* **EXERCISE REQUIREMENTS**:
Below are the records; extract from them the line containing "Life vs Business Social Media" to the line containing "18K Yellow Gold", both lines included, exactly and with no pictures.
☆ ☆ ☆ ☆ ☆ ☆ ☆
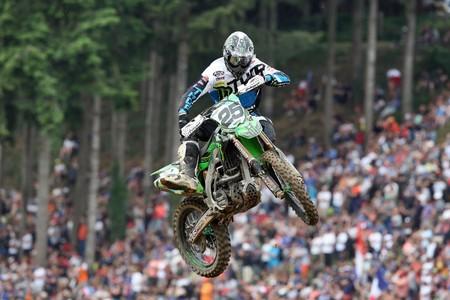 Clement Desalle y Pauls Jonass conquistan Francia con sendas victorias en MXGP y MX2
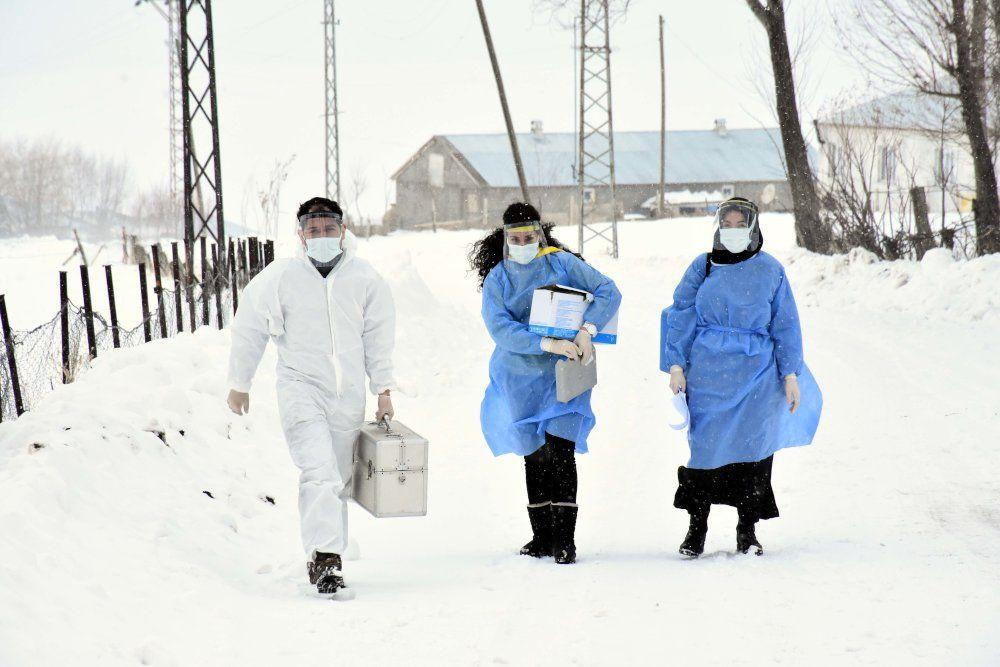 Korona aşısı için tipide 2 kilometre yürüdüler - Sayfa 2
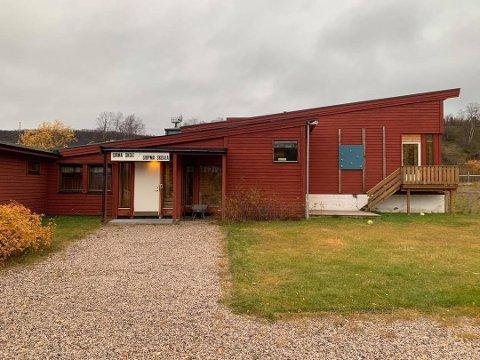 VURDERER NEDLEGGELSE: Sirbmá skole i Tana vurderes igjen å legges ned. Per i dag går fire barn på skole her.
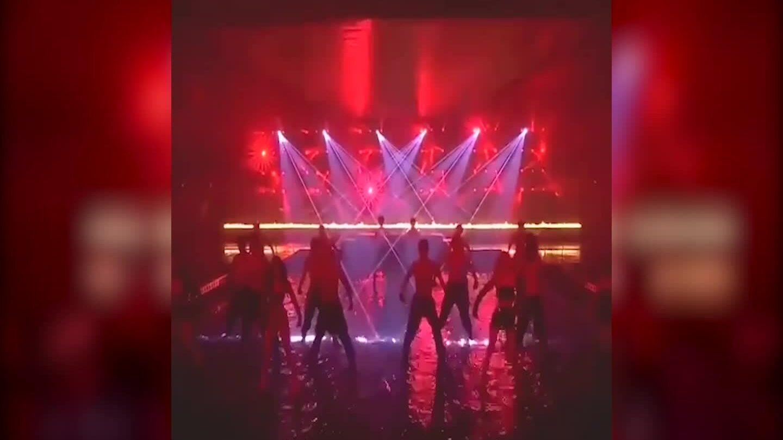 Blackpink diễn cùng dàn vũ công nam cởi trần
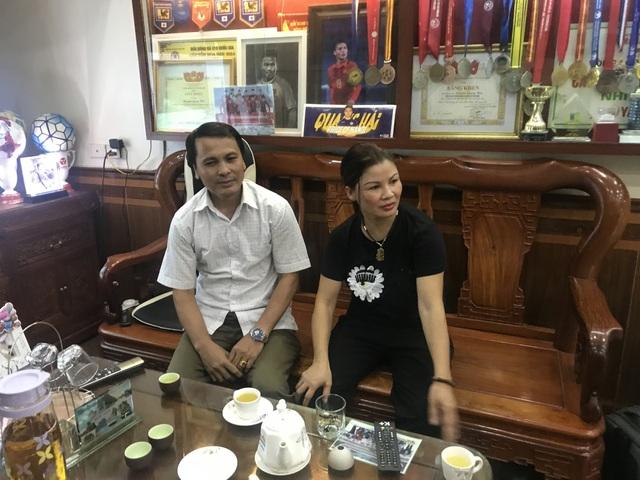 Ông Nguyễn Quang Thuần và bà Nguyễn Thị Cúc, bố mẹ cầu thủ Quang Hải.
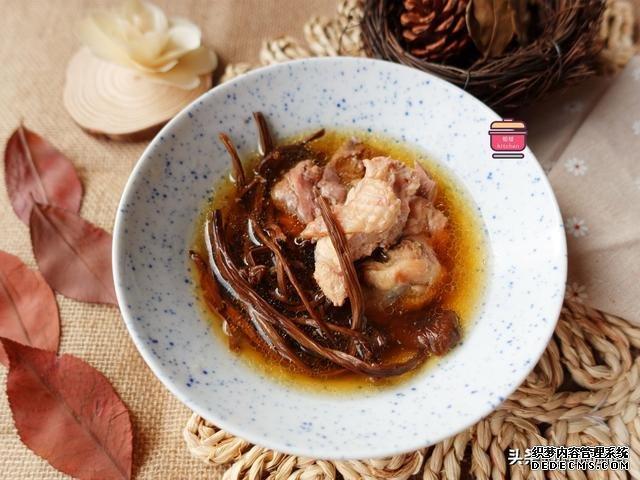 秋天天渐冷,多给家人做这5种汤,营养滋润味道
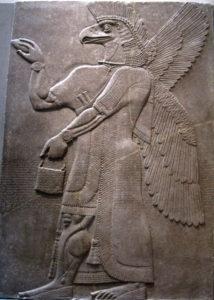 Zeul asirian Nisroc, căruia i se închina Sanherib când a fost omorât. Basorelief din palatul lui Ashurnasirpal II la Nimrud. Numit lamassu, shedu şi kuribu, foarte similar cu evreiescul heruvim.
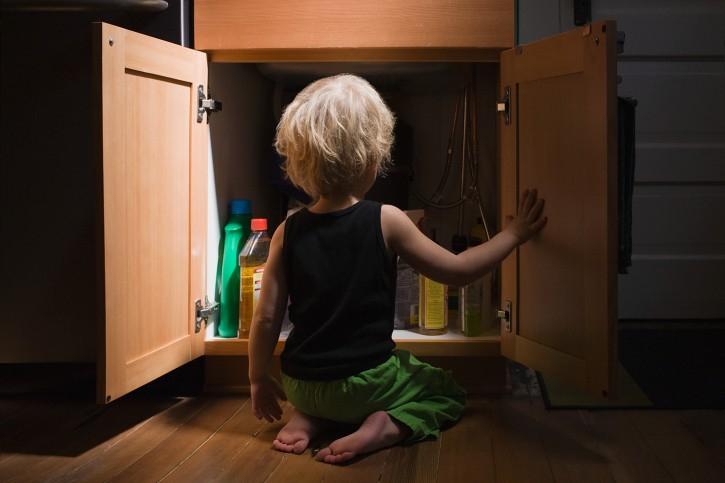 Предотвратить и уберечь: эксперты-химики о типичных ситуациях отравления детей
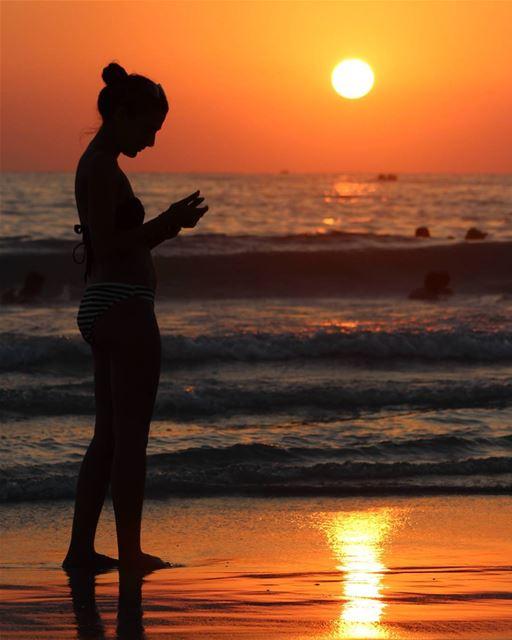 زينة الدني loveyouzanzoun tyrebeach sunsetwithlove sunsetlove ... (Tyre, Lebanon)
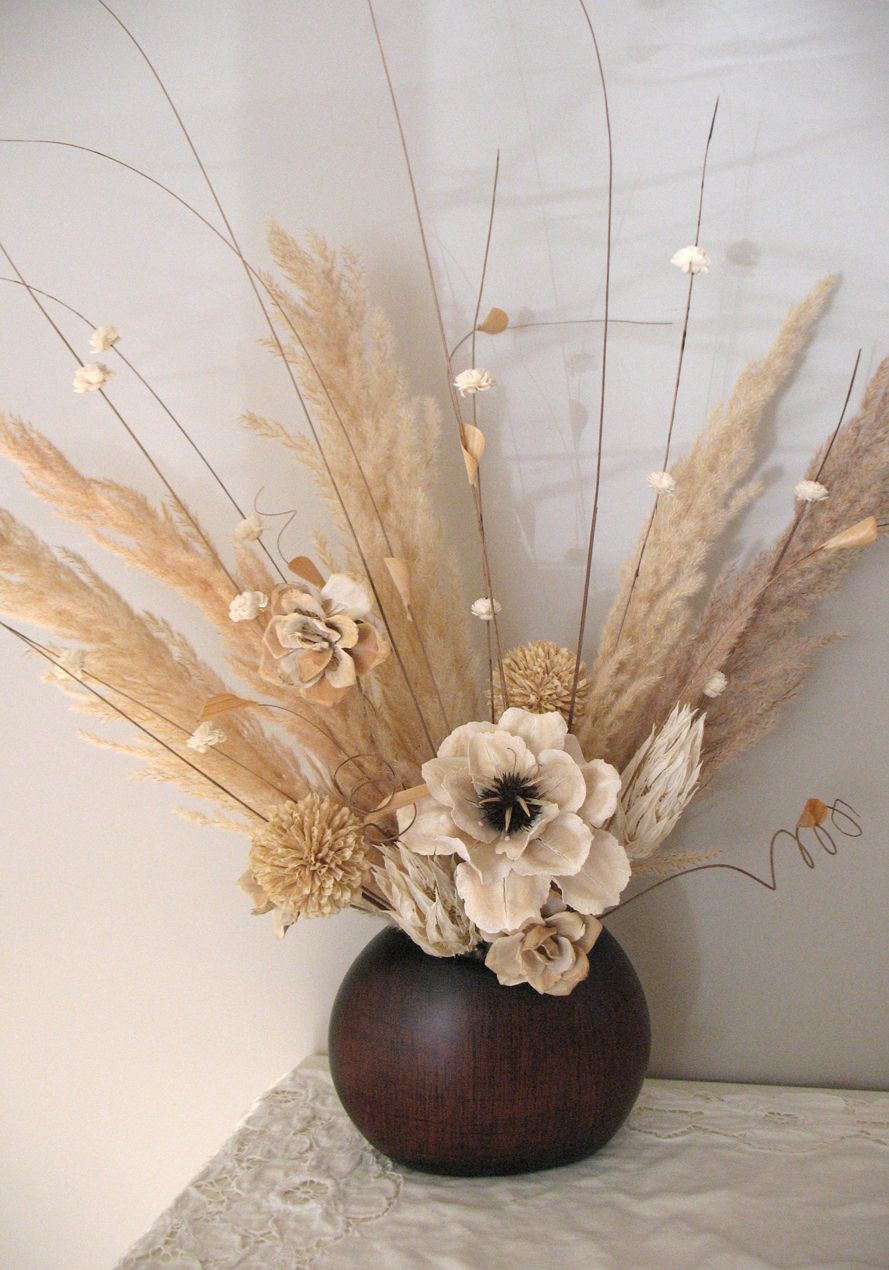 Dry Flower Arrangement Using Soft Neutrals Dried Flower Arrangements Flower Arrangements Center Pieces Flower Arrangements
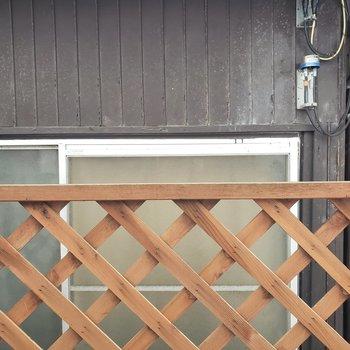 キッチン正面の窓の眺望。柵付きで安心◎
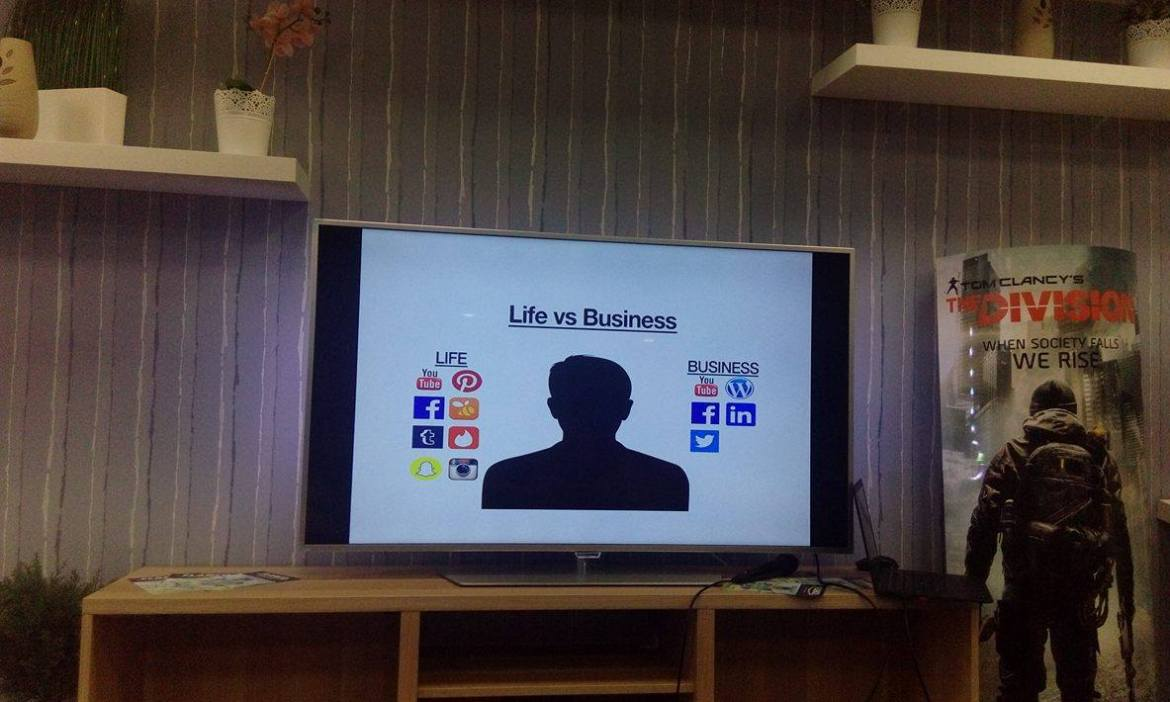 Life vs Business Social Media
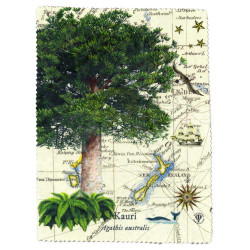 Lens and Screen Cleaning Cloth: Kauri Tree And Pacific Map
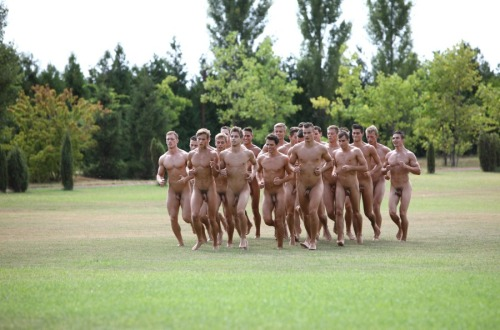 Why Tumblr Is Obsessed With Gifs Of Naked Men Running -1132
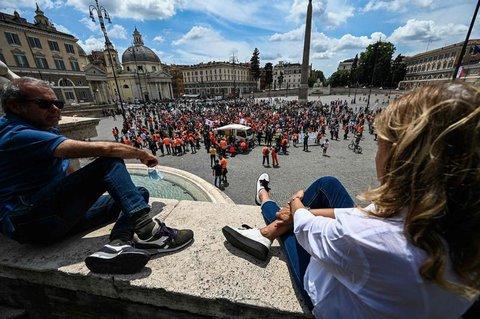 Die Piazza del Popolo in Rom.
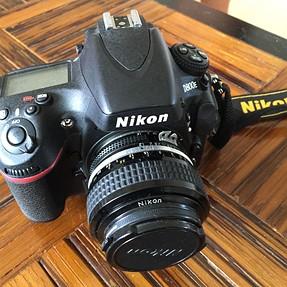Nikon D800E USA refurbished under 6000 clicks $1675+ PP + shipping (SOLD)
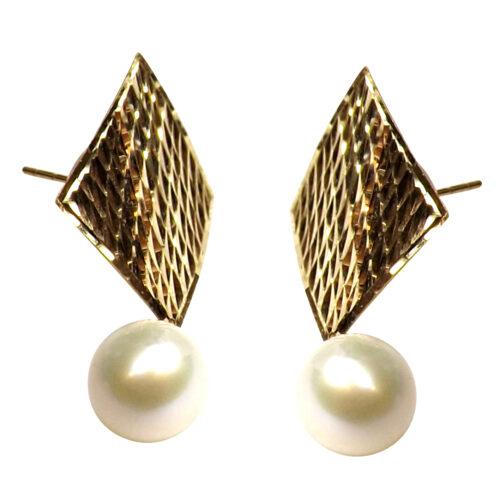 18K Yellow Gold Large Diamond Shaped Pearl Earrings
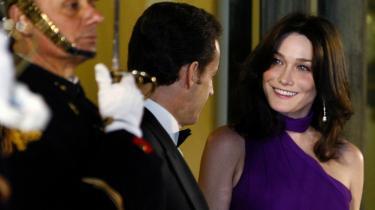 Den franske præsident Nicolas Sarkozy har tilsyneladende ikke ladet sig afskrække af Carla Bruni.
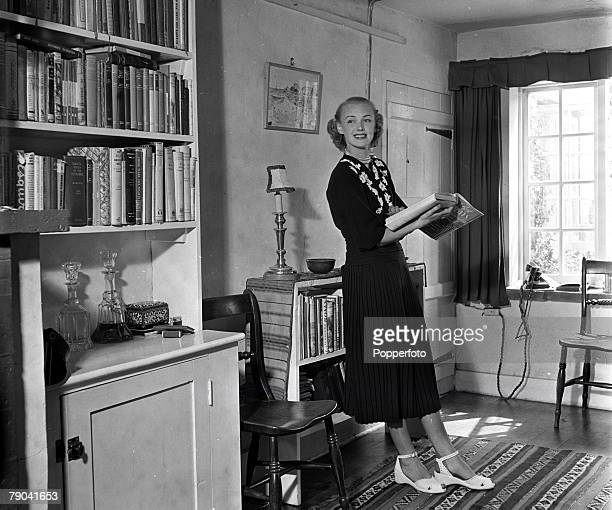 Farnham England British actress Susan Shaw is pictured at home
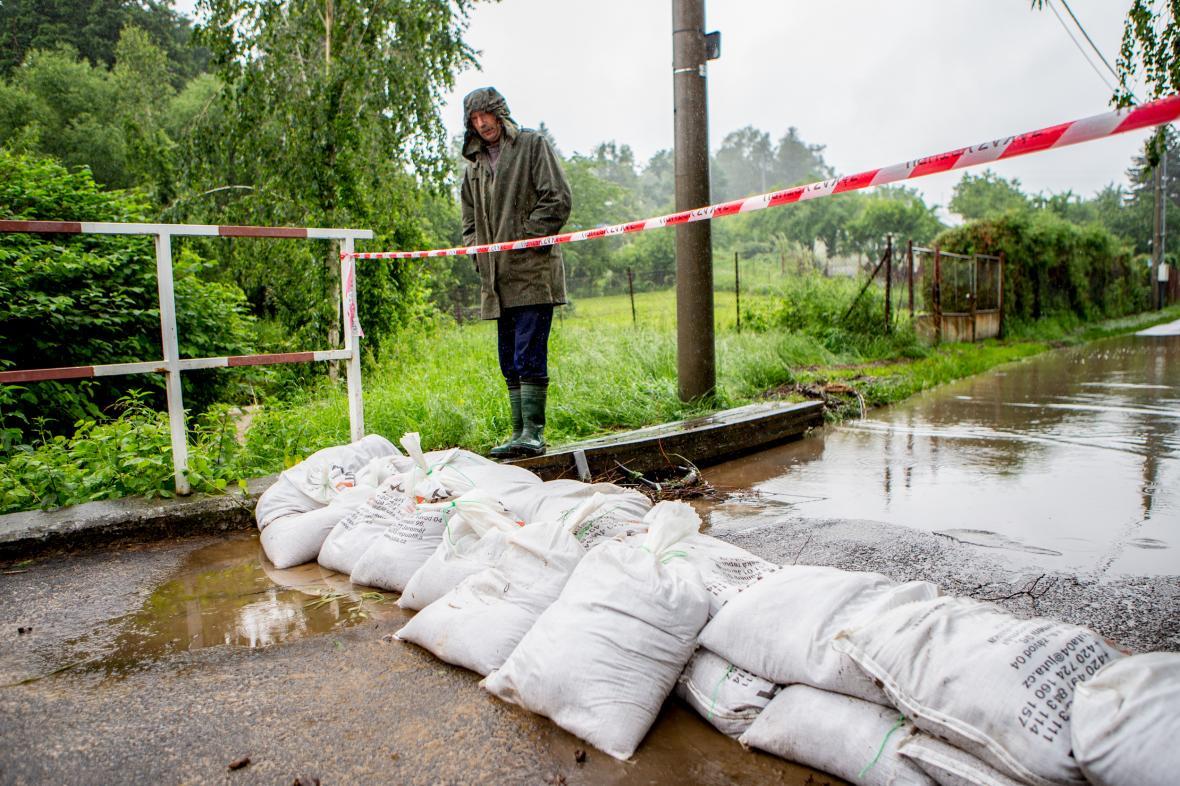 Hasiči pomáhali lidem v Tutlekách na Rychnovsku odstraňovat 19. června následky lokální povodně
☆ ☆ ☆ ☆ ☆ ☆ ☆
* **WRITTEN REPLY**:
 Life vs Business Social Media
 Lens and Screen Cleaning Cloth: Kauri Tree And Pacific Map
 Why Tumblr Is Obsessed With Gifs Of Naked Men Running -1132
 Die Piazza del Popolo in Rom.
Nikon D800E USA refurbished under 6000 clicks $1675+ PP + shipping (SOLD)
 18K Yellow Gold Large Diamond Shaped Pearl Earrings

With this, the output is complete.